Support Questions

Find answers, ask questions, and share your expertise

streaming ingest to hdfs

avatar
Super Collaborator

Hi,

I have been seeing stream processing use cases where as part of streaming ingest along with HBASE, Cassandra etc. HDFS is also shown.

Isn't HDFS write was supposedly only with big files 64MB/128MB +. In Flume this is achieved by hdfs.rollSize configurations. So Flume manages the buffer until it becomes big, then it writes/flushes it out.

How does this part is taken care when writing from Spark-streaming or STORM?

Thanks,

Avijeet

1 ACCEPTED SOLUTION

avatar
Expert Contributor

In Storm one needs to use storm-hdfs bolt to store data in HDFS.

The bolt is could be configured to flush out the results after a given amount of tuples received (SyncPolicy).

The other relevant option for the bolt is the RotationPolicy which defines how/when a new file should be created.

This could be either done based on file size, time or custom logic.

The full range of options is described here: http://docs.hortonworks.com/HDPDocuments/HDP2/HDP-2.5.3/bk_storm-component-guide/content/storm-hdfs-...

View solution in original post

4 REPLIES 4

avatar
Expert Contributor

In Storm one needs to use storm-hdfs bolt to store data in HDFS.

The bolt is could be configured to flush out the results after a given amount of tuples received (SyncPolicy).

The other relevant option for the bolt is the RotationPolicy which defines how/when a new file should be created.

This could be either done based on file size, time or custom logic.

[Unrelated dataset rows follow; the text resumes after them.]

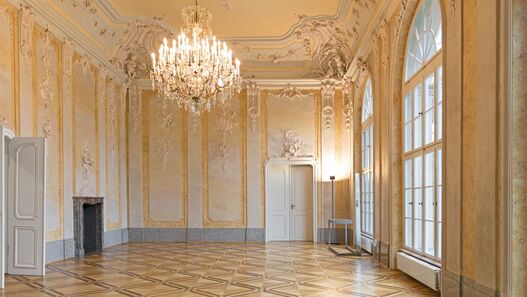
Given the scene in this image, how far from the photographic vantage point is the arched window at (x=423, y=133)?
6.42 metres

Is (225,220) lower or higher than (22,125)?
lower

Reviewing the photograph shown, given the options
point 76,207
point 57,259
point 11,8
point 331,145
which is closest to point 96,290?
point 57,259

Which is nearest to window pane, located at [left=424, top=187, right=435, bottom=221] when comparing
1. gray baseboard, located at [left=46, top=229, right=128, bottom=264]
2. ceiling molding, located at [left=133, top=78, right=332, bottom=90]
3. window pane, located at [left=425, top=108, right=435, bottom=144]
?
window pane, located at [left=425, top=108, right=435, bottom=144]

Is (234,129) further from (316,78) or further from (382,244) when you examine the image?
(382,244)

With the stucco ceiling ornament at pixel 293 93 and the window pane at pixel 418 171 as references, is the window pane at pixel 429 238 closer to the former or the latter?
the window pane at pixel 418 171

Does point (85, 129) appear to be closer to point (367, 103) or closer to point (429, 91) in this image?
point (367, 103)

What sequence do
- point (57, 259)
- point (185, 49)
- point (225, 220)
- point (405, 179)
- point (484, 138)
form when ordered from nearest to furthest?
point (484, 138) → point (405, 179) → point (185, 49) → point (57, 259) → point (225, 220)

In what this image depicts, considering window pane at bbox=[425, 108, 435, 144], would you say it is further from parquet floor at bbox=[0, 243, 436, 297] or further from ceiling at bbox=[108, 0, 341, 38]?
ceiling at bbox=[108, 0, 341, 38]

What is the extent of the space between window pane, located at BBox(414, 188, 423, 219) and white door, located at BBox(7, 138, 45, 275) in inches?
234

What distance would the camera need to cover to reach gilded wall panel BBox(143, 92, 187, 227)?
13711 mm

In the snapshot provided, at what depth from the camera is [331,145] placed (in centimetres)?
A: 1369

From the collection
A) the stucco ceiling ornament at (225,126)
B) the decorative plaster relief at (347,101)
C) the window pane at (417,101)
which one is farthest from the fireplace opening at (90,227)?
the window pane at (417,101)
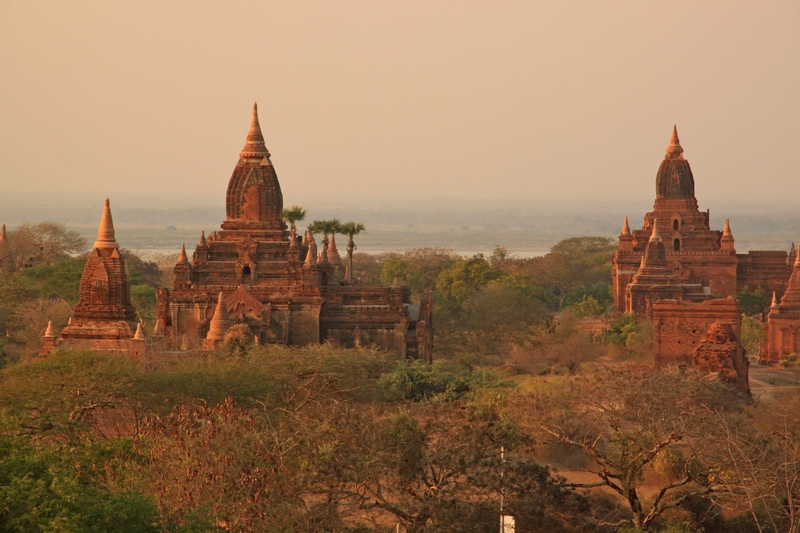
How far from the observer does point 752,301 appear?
66125 millimetres

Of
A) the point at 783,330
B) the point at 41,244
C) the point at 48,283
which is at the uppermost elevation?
the point at 41,244

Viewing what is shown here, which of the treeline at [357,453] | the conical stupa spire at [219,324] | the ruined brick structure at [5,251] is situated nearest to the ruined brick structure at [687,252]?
the conical stupa spire at [219,324]

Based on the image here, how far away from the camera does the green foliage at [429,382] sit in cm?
3934

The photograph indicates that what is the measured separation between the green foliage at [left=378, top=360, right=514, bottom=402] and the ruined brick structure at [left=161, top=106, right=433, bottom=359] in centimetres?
341

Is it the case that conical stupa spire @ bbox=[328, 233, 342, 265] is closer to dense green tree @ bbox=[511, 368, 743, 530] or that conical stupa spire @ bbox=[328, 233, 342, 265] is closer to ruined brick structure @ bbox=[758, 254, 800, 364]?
ruined brick structure @ bbox=[758, 254, 800, 364]

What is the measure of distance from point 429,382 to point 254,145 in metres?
11.0

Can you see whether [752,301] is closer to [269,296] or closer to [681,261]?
[681,261]

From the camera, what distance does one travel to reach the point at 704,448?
95.5 ft

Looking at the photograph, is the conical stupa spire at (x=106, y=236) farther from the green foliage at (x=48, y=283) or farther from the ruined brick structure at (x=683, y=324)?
the green foliage at (x=48, y=283)

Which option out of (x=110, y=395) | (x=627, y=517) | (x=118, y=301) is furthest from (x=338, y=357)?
(x=627, y=517)

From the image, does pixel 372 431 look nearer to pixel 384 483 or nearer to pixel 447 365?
pixel 384 483

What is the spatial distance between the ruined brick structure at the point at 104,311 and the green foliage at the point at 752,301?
112ft

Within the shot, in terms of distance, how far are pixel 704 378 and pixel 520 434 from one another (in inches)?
362

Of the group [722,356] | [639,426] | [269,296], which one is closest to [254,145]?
[269,296]
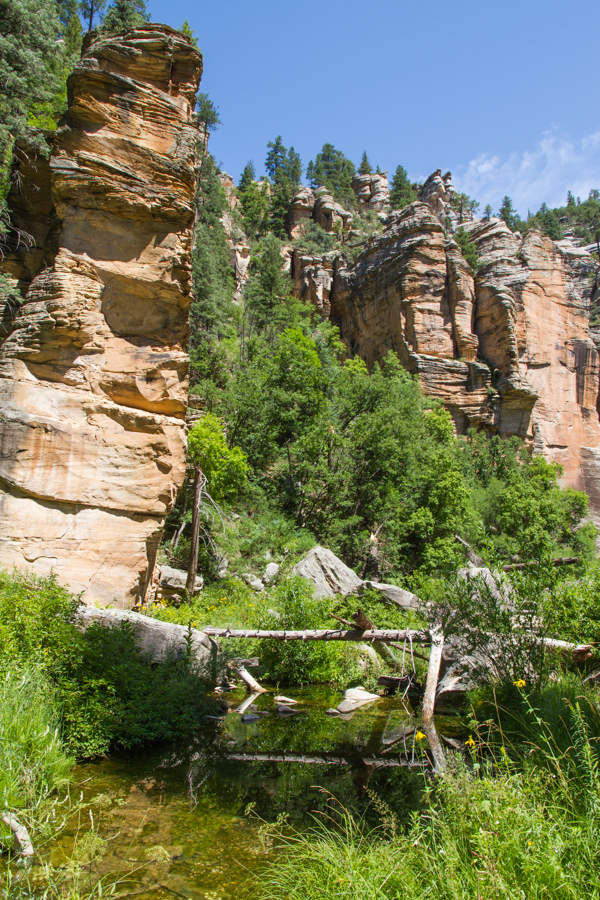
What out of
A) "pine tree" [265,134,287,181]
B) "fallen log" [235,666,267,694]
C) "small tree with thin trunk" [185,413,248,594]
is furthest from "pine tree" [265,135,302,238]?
"fallen log" [235,666,267,694]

The full range of options is described here: http://docs.hortonworks.com/HDPDocuments/HDP2/HDP-2.5.3/bk_storm-component-guide/content/storm-hdfs-...

avatar
Super Collaborator

Thanks @Tibor Kiss

What is the kind of industry practice when it comes to writing streaming data to both HDFS and another real time store such as HBASE, Cassandra

Should we write to HDFS from the stream-processing layer (STORM, SPARK Streaming)

OR

Should we write it separately using a separate consumer (KAFKA) or SINK (flume)

Some reason I think writing from stream processing layer to HDFS doesn't sound right.

Thanks,

Avijeet

avatar
Expert Contributor

It really depends on your use-case and latency requirements.

If you need to store Storm's result into HDFS then you can use a Storm HDFS Bolt.

If you only need to store the source data I'd suggest to store from Kafka or Flume. That'll result a lower latency on the Storm topology and better decoupling.

avatar
Super Guru
@Avijeet Dash

I agree with you. It is much more reliable if after your streaming job, your data lands in Kafka and then written to HBase/HDFS. This decouples your streaming job from writing. I wouldn't recommend using Flume. Go with the combination of Nifi and Kafka.